11 Tips to the Perfect Timber Home

Take it one step at a time, starting with these 11 tips to creating a floor plan that will satisfy you now and in the future.

Photo Courtesy of Canadian Timberframes Ltd.
Choice is good. Just about everyone will agree on that. But when embarking on a project as complex as designing a custom timber home, it’s easy to feel overwhelmed by the number of options and decisions that need to be made. To keep your sanity and stay the course, take it one step at a time, starting with these 11 tips to creating a floor plan that will satisfy you now and in the future.

1. Start with your site.

Before you can determine how your floor plan will function and flow, you’ll need to evaluate your property, capitalize on its strong points and pinpoint any obstacles. Look at the features that will both support and constrain the way you want to organize the house. If you have an amazing view of a lake or snow-capped mountains, orient the plan to take advantage of those landscapes. If your views are blocked by a thick forest, arrange your spaces inward and create good line of sight from room to room.  

2. Decide how you want your home to feel.
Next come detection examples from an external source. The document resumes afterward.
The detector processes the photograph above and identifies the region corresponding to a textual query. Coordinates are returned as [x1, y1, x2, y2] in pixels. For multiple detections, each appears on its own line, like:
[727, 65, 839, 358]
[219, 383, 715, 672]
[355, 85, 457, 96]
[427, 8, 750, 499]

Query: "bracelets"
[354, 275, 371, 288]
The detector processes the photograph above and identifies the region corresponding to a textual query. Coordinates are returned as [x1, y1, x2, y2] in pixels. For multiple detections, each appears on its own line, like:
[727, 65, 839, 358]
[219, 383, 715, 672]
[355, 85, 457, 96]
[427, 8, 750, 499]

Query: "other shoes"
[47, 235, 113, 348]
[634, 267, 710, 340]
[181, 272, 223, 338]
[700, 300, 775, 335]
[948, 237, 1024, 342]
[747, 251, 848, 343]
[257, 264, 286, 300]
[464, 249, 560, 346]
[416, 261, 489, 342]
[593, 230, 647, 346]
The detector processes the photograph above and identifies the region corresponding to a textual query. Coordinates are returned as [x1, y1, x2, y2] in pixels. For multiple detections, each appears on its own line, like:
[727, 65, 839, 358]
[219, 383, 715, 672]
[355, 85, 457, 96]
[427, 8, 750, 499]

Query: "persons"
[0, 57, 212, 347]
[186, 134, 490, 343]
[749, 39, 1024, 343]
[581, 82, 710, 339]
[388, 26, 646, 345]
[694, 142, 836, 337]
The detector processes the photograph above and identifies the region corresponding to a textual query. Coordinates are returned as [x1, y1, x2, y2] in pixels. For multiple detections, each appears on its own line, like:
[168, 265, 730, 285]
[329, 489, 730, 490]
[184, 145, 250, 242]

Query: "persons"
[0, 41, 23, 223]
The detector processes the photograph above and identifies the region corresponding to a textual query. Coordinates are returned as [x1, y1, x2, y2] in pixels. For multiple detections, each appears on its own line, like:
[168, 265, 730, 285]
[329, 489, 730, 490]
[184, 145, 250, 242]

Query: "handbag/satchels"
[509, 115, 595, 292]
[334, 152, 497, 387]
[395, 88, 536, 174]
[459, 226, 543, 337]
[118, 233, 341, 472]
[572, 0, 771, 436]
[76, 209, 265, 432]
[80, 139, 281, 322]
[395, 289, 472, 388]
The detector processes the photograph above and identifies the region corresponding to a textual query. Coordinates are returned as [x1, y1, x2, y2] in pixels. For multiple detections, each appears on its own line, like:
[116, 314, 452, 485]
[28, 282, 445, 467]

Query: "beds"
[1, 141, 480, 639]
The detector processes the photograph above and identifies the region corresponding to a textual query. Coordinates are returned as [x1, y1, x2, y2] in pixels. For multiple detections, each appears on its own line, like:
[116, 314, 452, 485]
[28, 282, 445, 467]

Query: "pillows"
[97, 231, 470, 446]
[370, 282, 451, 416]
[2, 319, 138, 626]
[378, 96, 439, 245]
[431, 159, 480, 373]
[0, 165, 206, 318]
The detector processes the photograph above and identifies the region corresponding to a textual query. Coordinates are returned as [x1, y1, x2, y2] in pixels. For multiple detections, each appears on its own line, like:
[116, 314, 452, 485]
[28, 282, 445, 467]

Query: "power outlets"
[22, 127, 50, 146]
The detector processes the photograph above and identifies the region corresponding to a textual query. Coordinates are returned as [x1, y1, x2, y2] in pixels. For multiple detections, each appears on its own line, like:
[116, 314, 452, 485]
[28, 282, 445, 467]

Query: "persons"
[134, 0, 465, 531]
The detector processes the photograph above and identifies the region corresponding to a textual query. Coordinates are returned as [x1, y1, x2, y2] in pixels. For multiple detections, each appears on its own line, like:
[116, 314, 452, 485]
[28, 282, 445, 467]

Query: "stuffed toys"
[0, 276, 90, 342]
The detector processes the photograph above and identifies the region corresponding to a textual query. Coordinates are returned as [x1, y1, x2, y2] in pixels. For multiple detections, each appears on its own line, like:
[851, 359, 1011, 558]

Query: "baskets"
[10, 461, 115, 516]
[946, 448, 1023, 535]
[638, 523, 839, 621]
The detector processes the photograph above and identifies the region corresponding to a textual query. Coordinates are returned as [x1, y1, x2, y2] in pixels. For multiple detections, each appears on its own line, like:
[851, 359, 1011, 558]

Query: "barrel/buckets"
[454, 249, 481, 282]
There are a number of clues that tell you, at a glance, if a home is formal or casual: an open great room or a compartmentalized living room; a dedicated dining room or an eating area off the kitchen. But there are subtle differences, too. For example, in an effort to create separation, a formal space incorporates many more hallways than one that’s informal. A delineated foyer establishes a more ceremonious entry than a doorway that leads right into the great room. These types of elements will set the tone for your entire home.  

3. Visualize your home.

Imagine yourself living in each room of your house. How will it look and feel? What will you see in front, behind, above and below? What sounds will you hear? To clearly convey that picture in your mind’s eye, give your designer a notebook of clippings (or images saved to your computer or tablet) of homes and features that speak to you, so he’ll have an idea of what you want your home to look like and an indication of the quality you expect.  

4. Chart your lifestyle.

Consider your family makeup (adults only, adults and kids, aging parents), how you live (formal or casual, hectic or relaxed) and whether you like to entertain or have hobbies that require dedicated areas.  

5. Size things up.

Bigger isn’t always better, but it does always cost more. Before you waste space on square footage you really don’t need, make sure the number, type and size of rooms reflect what will take place in them. Think of your rooms in terms of activities: Instead of “kitchen” and “living room,” think “cooking” and “family time.” The current trend in custom housing is to reduce square footage by as much as 30 percent and reallocate the money into higher-quality materials.  

6. Map out a plan.

Identify access points for vehicles and pedestrians, then within those boundaries, determine the shape of the house and direction it will face. Use your list of activities to position rooms. Start by breaking down your list into private and communal activities and identifying where each one should take place. Then use bubbles to represent rooms and group them according to where you’d prefer they be positioned. Finally, square off the bubbles to create a rough floor plan, adding enough space for walls.  

7. Account for extras.

Architectural components are integral to your home, but they can hog space and cost money, so don’t forget to figure them into your budget. Some popular elements: large windows with window seats, massive trusses, dormers and hipped or gabled roofs.  

8. Create invisible boundaries.

If you’re like most people, a large, open great room is a given in your timber home. But it’s what you do with that vast space that determines how comfortable it will be for you and your family. The secret is to create visual cues that let your mind reconcile how each space will be used. Varying ceiling heights, bump outs or staggering floor heights are a few ways to delineate spaces without walls.  

9. Compromise … sometimes.

If you can’t afford everything you want, make cuts that work for your lifestyle, whether it’s shaving off square footage or minimizing special features. But be careful about sacrificing quality — particularly when it comes to your building envelope. Never skimp on things like windows, doors, roofing materials or insulation. These elements will affect your long-term satisfaction with your home and potentially cost you much more money down the line in terms of energy bills.  

10. Customize a stock plan.

When you start looking at timber home providers, you’ll find that most of them offer catalogs of dozens, if not hundreds, of plans. Instead of starting from scratch, peruse these plans, then tweak to fit your lifestyle and home site. This is a great way to save time and money.  

11. Talk it out.

Professional advice is crucial throughout the entire home-building process, but this is your home, so make sure you discuss every suggestion thoroughly. And don’t be afraid to get a second opinion if you have concerns. You’ll want to work with someone who’s as excited about creating your dream home as you are.